• _DÉFI A_:
Reproduisez intégralement l'entretien avec Suzy Falk, sans y apporter la moindre modification.

• _EXTRAIT CHOISI_:
▼

Lundi 14 mai 2007, par Joëlle Yana

Suzy Falk

« Le sous-texte, c’est capital » !
Suzy, dernière Ève du Théâtre consacrée par la presse (1), adulée du public tout au long d’une brillante carrière, nous conte sa passion pour le théâtre, sa raison et sa joie de vivre avec quelquefois un fifrelin d’amertume .

Actuellement on reprend Le Silence des Mères au Théâtre de la Place des Martyrs (>10/06/07).
Ce que Pietro (Pizzuti) nous a offert est magnifique. Il m’a dit qu’en l’écrivant il m’entendait parler et pensait à moi. Je ne le savais pas quand on m’a engagée. À la lecture, il y a un an, Pietro a dit "c’est comme ça que je le voyais". Mais pour arriver à ce que je fais maintenant il y a eu tout ce chemin à faire.

Une bonne nouvelle est que cette pièce va être jouée cet été au Théâtre des Doms en Avignon.
C’est une première pour vous ?

Oui, depuis que notre théâtre (belge) a – si je puis dire – son pied-à-terre en Avignon, je n’y suis pas allée ; je ne connais pas ce théâtre, mais je me réjouis d’avance. Nous ne serons pas les seuls, car 6 pièces ont été sélectionnées. Ça commence à 11h et finit à 23h ; et nous avons la chance de jouer à 20h15, la belle heure !

J’ai été étonnée et même quelque peu perturbée en voyant les prospectus et l’affiche. Il y a bien 3 femmes, mais vous n’y êtes pas ?

▲

• _LIGNES ENREGISTRÉES_:
▼

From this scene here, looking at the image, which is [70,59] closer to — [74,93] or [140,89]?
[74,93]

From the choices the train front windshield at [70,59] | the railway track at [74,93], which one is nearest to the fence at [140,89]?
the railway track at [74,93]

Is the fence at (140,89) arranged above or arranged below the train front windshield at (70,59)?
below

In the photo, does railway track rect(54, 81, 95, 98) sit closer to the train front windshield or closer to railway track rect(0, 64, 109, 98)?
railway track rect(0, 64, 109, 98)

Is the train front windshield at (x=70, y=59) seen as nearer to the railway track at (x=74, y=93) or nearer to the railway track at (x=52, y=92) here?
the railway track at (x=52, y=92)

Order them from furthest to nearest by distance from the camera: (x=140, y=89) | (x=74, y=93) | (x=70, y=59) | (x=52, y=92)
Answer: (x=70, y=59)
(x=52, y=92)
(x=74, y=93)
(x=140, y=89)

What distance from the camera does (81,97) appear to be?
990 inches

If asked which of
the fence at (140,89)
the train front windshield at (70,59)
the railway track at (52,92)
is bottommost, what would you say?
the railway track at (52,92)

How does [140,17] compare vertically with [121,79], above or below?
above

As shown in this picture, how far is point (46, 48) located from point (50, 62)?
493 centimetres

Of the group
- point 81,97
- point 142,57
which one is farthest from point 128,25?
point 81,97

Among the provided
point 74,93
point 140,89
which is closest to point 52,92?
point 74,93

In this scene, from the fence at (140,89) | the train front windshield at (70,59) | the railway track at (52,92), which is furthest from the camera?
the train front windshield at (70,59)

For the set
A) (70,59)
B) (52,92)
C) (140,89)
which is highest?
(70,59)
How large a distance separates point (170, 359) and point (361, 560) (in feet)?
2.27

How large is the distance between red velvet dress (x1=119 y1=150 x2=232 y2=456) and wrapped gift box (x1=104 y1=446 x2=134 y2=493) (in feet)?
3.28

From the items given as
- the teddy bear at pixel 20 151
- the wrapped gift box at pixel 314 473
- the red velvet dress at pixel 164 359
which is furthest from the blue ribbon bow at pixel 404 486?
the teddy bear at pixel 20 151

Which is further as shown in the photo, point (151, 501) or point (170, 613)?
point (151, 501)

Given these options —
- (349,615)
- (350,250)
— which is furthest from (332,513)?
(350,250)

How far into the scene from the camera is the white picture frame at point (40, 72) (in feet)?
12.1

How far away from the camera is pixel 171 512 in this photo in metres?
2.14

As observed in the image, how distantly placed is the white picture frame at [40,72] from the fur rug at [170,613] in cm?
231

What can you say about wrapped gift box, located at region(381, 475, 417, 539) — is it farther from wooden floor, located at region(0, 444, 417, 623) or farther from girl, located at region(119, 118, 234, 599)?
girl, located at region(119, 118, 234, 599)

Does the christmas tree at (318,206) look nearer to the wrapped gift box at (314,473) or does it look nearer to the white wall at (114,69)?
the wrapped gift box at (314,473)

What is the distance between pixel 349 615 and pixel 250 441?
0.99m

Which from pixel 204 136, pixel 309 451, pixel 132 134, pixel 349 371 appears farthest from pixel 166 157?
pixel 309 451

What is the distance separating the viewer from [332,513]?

▲

• _DÉFI B_:
Dans les entrées, renvoyez à l'identique les lignes qui commencent à celle contenant « How does [140,17] » et se poursuivent jusqu'à celle contenant « 493 centimetres », ces deux lignes incluses, et rien d'autre.

• _CORRIGÉ DE L'EXERCICE A_:
Lundi 14 mai 2007, par Joëlle Yana

Suzy Falk

« Le sous-texte, c’est capital » !
Suzy, dernière Ève du Théâtre consacrée par la presse (1), adulée du public tout au long d’une brillante carrière, nous conte sa passion pour le théâtre, sa raison et sa joie de vivre avec quelquefois un fifrelin d’amertume .

Actuellement on reprend Le Silence des Mères au Théâtre de la Place des Martyrs (>10/06/07).
Ce que Pietro (Pizzuti) nous a offert est magnifique. Il m’a dit qu’en l’écrivant il m’entendait parler et pensait à moi. Je ne le savais pas quand on m’a engagée. À la lecture, il y a un an, Pietro a dit "c’est comme ça que je le voyais". Mais pour arriver à ce que je fais maintenant il y a eu tout ce chemin à faire.

Une bonne nouvelle est que cette pièce va être jouée cet été au Théâtre des Doms en Avignon.
C’est une première pour vous ?

Oui, depuis que notre théâtre (belge) a – si je puis dire – son pied-à-terre en Avignon, je n’y suis pas allée ; je ne connais pas ce théâtre, mais je me réjouis d’avance. Nous ne serons pas les seuls, car 6 pièces ont été sélectionnées. Ça commence à 11h et finit à 23h ; et nous avons la chance de jouer à 20h15, la belle heure !

J’ai été étonnée et même quelque peu perturbée en voyant les prospectus et l’affiche. Il y a bien 3 femmes, mais vous n’y êtes pas ?

• _CORRIGÉ DE L'EXERCICE B_:
How does [140,17] compare vertically with [121,79], above or below?
above

As shown in this picture, how far is point (46, 48) located from point (50, 62)?
493 centimetres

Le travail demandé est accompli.